→ Task to complete
Rewrite the lines from the one containing "From the evidence" through the end of the records, inclusive, as a two-column CSV with the header input,output. Give one row per line, with its text under input and its answer under output, each in a single quoted field with line breaks turned into spaces.

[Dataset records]
*-*-*

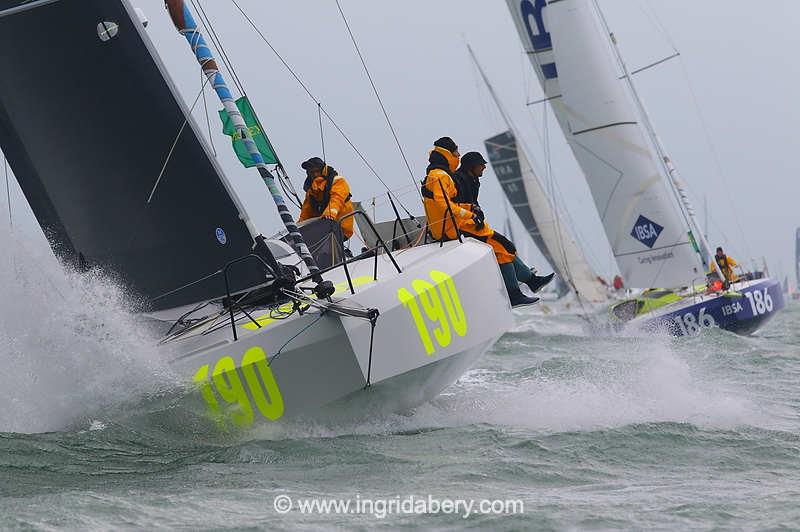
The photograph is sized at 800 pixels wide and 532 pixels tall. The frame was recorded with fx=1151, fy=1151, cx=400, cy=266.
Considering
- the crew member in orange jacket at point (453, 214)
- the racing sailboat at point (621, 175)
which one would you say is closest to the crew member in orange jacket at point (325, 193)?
the crew member in orange jacket at point (453, 214)

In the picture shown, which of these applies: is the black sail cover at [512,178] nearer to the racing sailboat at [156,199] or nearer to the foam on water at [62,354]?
the racing sailboat at [156,199]

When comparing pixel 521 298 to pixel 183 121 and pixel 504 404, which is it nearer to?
pixel 504 404

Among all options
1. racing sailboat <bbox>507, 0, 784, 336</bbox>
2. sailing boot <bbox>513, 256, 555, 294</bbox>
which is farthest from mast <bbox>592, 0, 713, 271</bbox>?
sailing boot <bbox>513, 256, 555, 294</bbox>

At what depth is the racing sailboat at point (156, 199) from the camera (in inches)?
214

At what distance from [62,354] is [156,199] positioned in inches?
39.0

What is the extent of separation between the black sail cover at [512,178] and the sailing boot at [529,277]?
54.3ft

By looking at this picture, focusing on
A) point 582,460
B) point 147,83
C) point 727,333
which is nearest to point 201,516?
point 582,460

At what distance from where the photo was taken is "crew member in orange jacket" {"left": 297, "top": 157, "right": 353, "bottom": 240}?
6.97 meters

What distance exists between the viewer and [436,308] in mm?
5227

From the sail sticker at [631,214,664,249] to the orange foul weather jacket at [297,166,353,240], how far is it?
28.8ft

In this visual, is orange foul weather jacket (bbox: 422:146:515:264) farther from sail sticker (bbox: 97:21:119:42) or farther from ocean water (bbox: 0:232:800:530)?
sail sticker (bbox: 97:21:119:42)

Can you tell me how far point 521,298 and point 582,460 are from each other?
6.83ft

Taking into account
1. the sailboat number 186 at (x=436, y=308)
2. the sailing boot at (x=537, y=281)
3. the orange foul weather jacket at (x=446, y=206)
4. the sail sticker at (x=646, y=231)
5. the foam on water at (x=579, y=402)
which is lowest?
the sail sticker at (x=646, y=231)

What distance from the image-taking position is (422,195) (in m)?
6.35
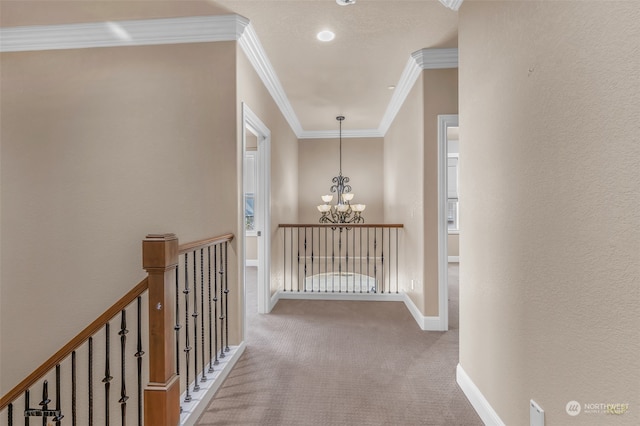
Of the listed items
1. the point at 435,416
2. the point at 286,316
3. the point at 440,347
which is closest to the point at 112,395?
the point at 286,316

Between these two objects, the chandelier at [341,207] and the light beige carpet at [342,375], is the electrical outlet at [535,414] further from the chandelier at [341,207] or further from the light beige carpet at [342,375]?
the chandelier at [341,207]

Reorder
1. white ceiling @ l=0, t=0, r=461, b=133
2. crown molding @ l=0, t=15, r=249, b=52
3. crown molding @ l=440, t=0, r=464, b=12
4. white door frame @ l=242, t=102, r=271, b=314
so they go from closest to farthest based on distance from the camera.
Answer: crown molding @ l=440, t=0, r=464, b=12 → white ceiling @ l=0, t=0, r=461, b=133 → crown molding @ l=0, t=15, r=249, b=52 → white door frame @ l=242, t=102, r=271, b=314

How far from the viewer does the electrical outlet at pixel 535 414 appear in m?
1.26

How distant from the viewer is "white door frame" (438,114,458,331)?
10.3ft

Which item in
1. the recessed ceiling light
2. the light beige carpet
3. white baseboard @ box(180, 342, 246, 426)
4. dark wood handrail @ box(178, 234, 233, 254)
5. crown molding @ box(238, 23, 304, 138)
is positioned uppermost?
the recessed ceiling light

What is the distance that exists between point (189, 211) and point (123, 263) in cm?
75

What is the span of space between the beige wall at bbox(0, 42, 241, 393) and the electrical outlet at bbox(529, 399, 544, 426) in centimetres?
210

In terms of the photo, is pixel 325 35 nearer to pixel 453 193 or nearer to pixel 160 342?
pixel 160 342

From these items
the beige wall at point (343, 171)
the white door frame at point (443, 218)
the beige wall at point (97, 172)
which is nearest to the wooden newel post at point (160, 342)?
the beige wall at point (97, 172)

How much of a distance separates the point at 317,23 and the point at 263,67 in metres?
0.89

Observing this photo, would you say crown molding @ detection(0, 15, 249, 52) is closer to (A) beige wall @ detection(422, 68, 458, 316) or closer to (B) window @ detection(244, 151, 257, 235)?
(A) beige wall @ detection(422, 68, 458, 316)

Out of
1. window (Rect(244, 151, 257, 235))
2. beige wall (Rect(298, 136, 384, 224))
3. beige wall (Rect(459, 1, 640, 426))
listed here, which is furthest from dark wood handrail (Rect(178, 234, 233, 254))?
window (Rect(244, 151, 257, 235))

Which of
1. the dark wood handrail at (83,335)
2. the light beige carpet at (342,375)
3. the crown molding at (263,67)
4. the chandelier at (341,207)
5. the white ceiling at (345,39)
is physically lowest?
the light beige carpet at (342,375)

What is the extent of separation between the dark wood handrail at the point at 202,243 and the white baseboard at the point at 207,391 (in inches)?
35.0
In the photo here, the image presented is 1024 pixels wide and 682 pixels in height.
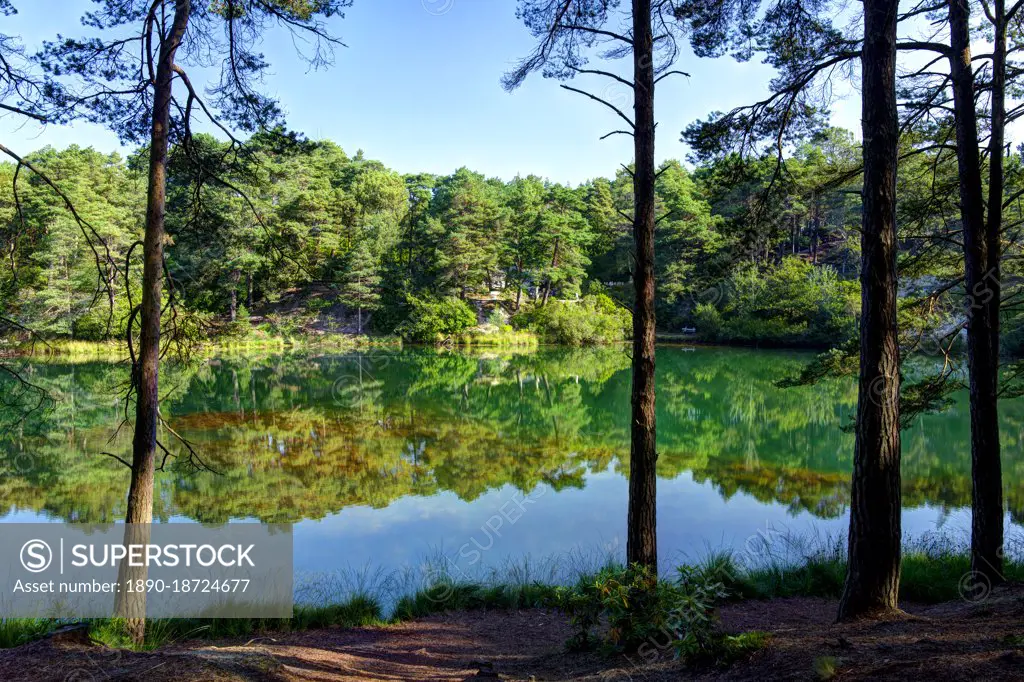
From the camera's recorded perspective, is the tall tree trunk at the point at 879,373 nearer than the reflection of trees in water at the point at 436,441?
Yes

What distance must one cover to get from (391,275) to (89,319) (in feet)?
50.7

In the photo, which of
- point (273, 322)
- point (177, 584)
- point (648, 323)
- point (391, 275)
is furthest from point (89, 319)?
point (648, 323)

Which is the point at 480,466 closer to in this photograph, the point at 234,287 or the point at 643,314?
the point at 643,314

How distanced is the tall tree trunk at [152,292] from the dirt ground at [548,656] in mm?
1053

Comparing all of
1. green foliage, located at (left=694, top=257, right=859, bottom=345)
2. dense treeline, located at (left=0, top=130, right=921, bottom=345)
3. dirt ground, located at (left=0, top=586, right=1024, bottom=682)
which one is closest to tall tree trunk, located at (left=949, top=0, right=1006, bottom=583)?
dirt ground, located at (left=0, top=586, right=1024, bottom=682)

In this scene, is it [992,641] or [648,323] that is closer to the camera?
[992,641]

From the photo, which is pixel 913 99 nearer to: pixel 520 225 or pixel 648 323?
pixel 648 323

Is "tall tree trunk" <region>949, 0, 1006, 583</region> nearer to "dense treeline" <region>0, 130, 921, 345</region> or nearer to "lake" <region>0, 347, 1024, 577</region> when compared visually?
"lake" <region>0, 347, 1024, 577</region>

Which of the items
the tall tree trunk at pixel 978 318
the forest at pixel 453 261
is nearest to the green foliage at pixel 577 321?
the forest at pixel 453 261

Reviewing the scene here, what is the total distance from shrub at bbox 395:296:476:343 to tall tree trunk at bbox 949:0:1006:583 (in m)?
30.2

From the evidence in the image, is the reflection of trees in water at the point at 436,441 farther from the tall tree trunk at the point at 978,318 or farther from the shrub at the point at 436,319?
the shrub at the point at 436,319

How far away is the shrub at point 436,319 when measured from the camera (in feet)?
111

*-*-*

→ Answer for this exercise
input,output
"From the evidence in the image, is the reflection of trees in water at the point at 436,441 farther from the tall tree trunk at the point at 978,318 or farther from the shrub at the point at 436,319?","the shrub at the point at 436,319"
"How far away is the shrub at point 436,319 when measured from the camera (in feet)?","111"